By Desmond M. Kahn, Ph.D.
The News Journal has finally informed the people of Delaware that Bernard August is the Green Party Candidate for the U.S. House of Representatives. I want to explain Bernie’s positions on the economy and Social Security in comparison to those of incumbent Democrat John Carney.
Bernie is totally opposed to any cuts in Social Security benefits, including increasing the age of retirement, even in the face of a relentless campaign by some to cut Social Security benefits by Wall Street interests. I cannot say the same for Representative Carney. During the 2008 campaign, working with the Campaign for America’s Future, I contacted his office to ask if he would sign a pledge not to cut Social Security benefits. He refused, although over one hundred other Congressional candidates did so.
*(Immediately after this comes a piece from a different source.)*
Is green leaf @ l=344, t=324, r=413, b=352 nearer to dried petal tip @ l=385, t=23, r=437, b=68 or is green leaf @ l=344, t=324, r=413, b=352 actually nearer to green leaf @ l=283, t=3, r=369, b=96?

Congressman Carney says he supports the recommendations of the President’s Deficit Commission, which call for cuts in Social Security payments. In reality, that Commission made no recommendation, which would have required fourteen votes. Congressman Carney is actually bestowing false legitimacy to an extreme proposal from Simpson and Bowles, the former Co-Chairs of the now-defunct Commission. In a recent debate, Bernie August labeled the Simpson-Bowles proposal, “a 1% ruse”, referring to the top 1% of the wealthiest Americans.
As economist Dean Baker explains, the current deficit was created largely by the Great Recession. Social Security did not contribute one penny to the deficit, and has a current surplus of $2.6 trillion that will build to over $4 trillion. There is no justification for cutting benefits, yet the Simpson-Bowles proposal, supported by our Congressman, calls for reducing future payments by changing the way the cost of living allowances are calculated. Their method would reduce future allowances by 0.3 percent a year, Baker points out. That change would accumulate, so in ten years, the COLA would be 3% lower, and in thirty years it would be 9% lower than the current method. Simpson-Bowles also calls for raising the retirement age, a clear cut in lifetime benefits. As Bernie said, “Some people won’t be satisfied until the retirement age is ninety.”
The Social Security Trust Fund has built up its surplus, in part, by investing tax income in U. S. Treasury Bonds, in effect loaning the money with interest to the rest of the federal government. In a conversation we had recently, Congressman Carney emphasized that the federal government has to pay the loan back to the Trust Fund as the bonds mature. I had the distinct impression that he saw that as a problem.
What the austerity hawks and Wall Street financiers want to do is to renege on that obligation to repay the loan, instead stiffing working people and thus reducing the financial obligations of the federal government. Is Congressman Carney one of them? At least 29 Democratic Senators have recently signed a pledge that they will “oppose Social Security cuts for future or current beneficiaries in any deficit reduction package.” Bernie August has already made such a pledge. Why won’t our Congressman sign the pledge?
On the economy, Bernie August is in favor of putting America back to work, through a program like the Green New Deal advanced by Doctor Jill Stein, the Green Party candidate for President, using deficit spending. He is joined in calling for stimulus spending by Dean Baker and Nobel laureate economists Krugman and Stiglitz. In contrast, the Congressman announced at a recent town hall meeting that his main priority in office was to balance the federal budget, a move towards austerity. He did not even mention increasing employment as a priority. In 2009, shortly after he assumed office, I was surprised to receive mailings from our new Congressman in which he sounded like a Tea-Bagger, focusing on the budget deficit.
Bernie August will have nothing to do with austerity, but John Carney seems inclined to meet the Republicans halfway. First the Republicans under Bush cut taxes, especially for the wealthy, and then when they lose the White House, they say that our budget is out of balance, so we need to cut programs that benefit people who have to work for a living. By looking at the economic devastation sweeping working people in Europe caused by government austerity, we can that would hurt our economic opportunities.
Not surprisingly, Congressman Carney was only rated 79%, a C+, on votes on legislation affecting working people by TheMiddleClass.org. Bernie August would rate an A+.
Bernie is a former GM autoworker, DuPont Newport plant worker, organizer for the Steelworkers Union and long-time community activist. Over the last year, he has been an active member of Occupy Delaware, focusing on economic injustice and inequality. Delaware will be better off with Bernie.
– Desmond Kahn is a Newark resident who works as a biologist.